What you will do ▸
(1) Repeat the passage of the fishing forum thread between "When that boat" and "in the wind.", inclusive.
(2) Carry on the fishing forum thread from the point where it stops.

Passage shown ▸
* * * * * * *

# Tough but had fun



## jwilson1978 (Mar 23, 2021)

Ran over to the river this afternoon wind was terrible finally found a place out of the wind caught enough to make the grease stink


----------



## JoeyWelch (Sep 25, 2009)

Pretty perch


----------



## GROUPERKING (Sep 28, 2011)

Yes sir ! That ought to make a fine fish fry !

Sent from my SM-G955U using Tapatalk


----------



## jwilson1978 (Mar 23, 2021)

THE POMPANO KING said:


> Yes sir ! That ought to make a fine fish fry !
> 
> Sent from my SM-G955U using Tapatalk


When that boat gets its spot lock it's gonna be bad lol.Just hope it's quieter than the piece that's on it now. They run from it at 40 foot they spook and haul tail. Makes it hard in the wind.


----------



## JoeyWelch (Sep 25, 2009)

You single poling or pushing?


----------



## jwilson1978 (Mar 23, 2021)

JoeyWelch said:


> You single poling or pushing?


Single poleing. I'm still learning the whole forward image thing.It's blowing my mind how spooky fish are.Never would have guessed how quick they notice you and get lock Jaw. I thought I knew some what how fish reacted to to a boat and trolling motor DAMN SO WRONG!

* * * * * * *

Listing ▸
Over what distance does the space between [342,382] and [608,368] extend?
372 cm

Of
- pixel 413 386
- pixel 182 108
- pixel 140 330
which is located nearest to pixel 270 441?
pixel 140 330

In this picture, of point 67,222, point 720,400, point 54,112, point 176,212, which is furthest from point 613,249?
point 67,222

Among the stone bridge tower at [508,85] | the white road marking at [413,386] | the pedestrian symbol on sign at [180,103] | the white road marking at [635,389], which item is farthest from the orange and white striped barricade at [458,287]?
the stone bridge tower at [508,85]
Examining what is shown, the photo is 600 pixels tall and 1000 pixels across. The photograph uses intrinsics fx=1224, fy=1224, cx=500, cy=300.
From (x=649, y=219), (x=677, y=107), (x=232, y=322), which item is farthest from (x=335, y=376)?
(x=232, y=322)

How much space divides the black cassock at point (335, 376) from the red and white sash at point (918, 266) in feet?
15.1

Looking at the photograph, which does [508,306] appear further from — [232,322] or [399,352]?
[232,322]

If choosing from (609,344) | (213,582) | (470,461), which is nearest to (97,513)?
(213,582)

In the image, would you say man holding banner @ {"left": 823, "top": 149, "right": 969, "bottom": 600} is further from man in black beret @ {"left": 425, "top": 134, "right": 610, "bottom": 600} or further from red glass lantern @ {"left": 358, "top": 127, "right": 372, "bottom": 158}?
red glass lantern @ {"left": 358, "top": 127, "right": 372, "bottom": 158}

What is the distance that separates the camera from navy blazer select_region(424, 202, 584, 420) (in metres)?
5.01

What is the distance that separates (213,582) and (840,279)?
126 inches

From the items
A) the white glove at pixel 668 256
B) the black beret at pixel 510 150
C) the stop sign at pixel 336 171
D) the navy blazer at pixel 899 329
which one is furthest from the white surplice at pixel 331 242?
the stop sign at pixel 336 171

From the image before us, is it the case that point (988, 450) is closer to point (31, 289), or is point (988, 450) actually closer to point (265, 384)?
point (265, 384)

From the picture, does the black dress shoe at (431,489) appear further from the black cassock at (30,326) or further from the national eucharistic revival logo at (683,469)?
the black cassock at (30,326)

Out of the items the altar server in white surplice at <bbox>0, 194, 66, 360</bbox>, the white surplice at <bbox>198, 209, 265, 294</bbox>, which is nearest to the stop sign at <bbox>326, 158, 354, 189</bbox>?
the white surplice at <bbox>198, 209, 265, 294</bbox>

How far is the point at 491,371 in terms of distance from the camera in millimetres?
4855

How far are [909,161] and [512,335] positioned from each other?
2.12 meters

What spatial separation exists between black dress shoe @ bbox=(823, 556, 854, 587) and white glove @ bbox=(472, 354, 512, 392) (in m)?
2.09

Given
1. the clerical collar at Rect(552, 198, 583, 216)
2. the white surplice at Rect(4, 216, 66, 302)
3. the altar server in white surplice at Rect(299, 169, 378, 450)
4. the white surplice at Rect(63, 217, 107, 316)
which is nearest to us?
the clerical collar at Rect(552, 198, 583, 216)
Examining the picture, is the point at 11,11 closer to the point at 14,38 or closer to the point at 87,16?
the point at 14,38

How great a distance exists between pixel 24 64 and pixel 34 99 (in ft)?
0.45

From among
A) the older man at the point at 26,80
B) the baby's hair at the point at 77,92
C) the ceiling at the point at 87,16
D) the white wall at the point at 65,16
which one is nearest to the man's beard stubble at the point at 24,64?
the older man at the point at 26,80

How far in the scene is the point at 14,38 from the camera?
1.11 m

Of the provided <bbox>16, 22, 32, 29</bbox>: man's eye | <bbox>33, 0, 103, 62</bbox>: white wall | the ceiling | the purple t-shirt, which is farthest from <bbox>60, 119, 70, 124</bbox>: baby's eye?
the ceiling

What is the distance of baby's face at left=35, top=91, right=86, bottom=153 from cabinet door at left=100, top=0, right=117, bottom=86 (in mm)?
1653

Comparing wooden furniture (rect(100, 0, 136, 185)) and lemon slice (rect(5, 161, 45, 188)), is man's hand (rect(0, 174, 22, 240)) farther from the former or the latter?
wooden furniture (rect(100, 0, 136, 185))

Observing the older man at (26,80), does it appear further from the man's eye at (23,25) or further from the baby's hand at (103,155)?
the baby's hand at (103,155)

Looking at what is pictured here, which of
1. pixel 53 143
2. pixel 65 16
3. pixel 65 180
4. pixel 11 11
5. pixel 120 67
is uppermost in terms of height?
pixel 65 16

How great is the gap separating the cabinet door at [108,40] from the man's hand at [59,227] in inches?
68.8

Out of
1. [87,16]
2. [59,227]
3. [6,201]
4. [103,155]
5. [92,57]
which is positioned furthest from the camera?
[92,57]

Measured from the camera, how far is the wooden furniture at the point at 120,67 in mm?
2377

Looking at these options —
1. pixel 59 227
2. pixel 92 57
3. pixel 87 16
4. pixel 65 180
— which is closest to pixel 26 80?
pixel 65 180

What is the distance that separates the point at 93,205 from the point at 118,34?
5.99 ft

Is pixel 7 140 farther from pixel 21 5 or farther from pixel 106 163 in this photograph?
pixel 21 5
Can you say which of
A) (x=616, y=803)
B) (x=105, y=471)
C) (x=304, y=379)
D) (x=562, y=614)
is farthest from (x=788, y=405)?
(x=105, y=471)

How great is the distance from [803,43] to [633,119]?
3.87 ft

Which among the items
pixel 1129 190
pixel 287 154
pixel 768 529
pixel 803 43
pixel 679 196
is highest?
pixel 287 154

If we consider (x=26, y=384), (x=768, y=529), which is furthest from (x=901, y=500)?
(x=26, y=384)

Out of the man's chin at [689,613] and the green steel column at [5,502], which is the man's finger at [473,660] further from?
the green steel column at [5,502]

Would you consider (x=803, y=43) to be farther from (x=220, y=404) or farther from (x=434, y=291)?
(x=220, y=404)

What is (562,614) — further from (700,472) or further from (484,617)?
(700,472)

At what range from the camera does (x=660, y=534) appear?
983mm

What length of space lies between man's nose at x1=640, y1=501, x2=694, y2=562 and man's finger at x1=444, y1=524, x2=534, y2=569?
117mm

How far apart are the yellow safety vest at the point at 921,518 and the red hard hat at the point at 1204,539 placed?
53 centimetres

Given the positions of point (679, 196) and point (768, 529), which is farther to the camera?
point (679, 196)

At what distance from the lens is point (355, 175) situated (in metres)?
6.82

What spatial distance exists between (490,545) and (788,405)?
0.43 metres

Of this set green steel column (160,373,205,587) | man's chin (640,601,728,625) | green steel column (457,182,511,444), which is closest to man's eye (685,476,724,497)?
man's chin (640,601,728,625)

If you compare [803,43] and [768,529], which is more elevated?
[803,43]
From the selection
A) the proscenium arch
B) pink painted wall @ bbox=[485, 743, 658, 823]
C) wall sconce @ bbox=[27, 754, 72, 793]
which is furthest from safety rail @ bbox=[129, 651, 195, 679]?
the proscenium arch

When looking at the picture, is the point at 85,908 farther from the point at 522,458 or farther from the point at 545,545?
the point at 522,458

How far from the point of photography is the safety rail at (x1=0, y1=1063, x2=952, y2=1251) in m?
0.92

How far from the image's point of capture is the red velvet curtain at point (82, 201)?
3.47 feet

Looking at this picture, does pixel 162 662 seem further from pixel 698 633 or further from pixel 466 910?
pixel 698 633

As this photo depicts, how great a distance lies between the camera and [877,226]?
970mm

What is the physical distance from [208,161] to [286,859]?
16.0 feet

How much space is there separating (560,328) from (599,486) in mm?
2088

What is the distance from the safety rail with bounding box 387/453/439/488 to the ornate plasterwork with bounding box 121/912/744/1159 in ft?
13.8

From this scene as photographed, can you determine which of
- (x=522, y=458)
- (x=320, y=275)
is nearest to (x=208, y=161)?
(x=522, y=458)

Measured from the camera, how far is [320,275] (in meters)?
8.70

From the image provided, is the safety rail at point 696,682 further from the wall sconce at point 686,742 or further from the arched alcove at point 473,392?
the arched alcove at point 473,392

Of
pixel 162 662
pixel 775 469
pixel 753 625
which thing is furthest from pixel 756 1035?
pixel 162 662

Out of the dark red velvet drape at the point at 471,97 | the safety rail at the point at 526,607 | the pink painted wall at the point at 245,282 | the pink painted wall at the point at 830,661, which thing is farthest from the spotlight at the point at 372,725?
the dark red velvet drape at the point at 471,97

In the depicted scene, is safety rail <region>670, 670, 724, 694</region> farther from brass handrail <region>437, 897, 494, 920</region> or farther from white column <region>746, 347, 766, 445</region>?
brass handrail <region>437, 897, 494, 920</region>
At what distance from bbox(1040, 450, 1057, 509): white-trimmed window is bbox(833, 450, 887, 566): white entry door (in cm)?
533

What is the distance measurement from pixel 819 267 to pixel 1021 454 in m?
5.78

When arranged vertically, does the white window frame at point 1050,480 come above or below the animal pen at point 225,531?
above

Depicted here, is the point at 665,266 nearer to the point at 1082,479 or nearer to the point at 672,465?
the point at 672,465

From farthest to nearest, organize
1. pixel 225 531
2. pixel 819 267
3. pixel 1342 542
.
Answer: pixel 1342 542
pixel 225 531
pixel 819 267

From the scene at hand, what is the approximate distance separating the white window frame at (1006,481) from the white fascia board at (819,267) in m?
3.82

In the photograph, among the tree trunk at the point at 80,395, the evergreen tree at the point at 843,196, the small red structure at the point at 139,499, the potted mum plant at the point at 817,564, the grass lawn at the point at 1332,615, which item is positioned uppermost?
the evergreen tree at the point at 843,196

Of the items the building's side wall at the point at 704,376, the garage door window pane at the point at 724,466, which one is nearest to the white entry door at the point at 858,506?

* * * * * * *

Answers by task ▸
(1)
When that boat gets its spot lock it's gonna be bad lol.Just hope it's quieter than the piece that's on it now. They run from it at 40 foot they spook and haul tail. Makes it hard in the wind.

(2)
----------



## GROUPERKING (Sep 28, 2011)

Is it your prop making the noise or is it the electric motor ?

Sent from my SM-G955U using Tapatalk


----------



## jwilson1978 (Mar 23, 2021)

THE POMPANO KING said:


> Is it your prop making the noise or is it the electric motor ?
> 
> Sent from my SM-G955U using Tapatalk


I have no Idea I can't hear it.Maybe just a vibration or trying to crappie fish from a 22 foot blazer bay. They damn sure know I'm there and you can see them react. The only way I can get them to bite is to find structure at 60 foot are farther drift into it and catch a few on the way. Touch the trolling motor they vacate the structure and most people know a fish on the retreat will not even look at a bait.But then again these waters up here are fished hard so it may not be as bad other places


----------



## JoeyWelch (Sep 25, 2009)

Buddy them perch aint sweating that BlazerBay. I’ve stacked my 2170 on many occasions.


----------



## JoeyWelch (Sep 25, 2009)

What trolling motor are you running?


----------



## jwilson1978 (Mar 23, 2021)

JoeyWelch said:


> View attachment 1085741
> 
> View attachment 1085745
> 
> ...


Oh hell ya! You gettin it done! I'm jealous! maybe I will get there one day.


----------



## jwilson1978 (Mar 23, 2021)

JoeyWelch said:


> What trolling motor are you running?


Its a motorguide great white.Tiller steer but it will be gone soon


----------



## JoeyWelch (Sep 25, 2009)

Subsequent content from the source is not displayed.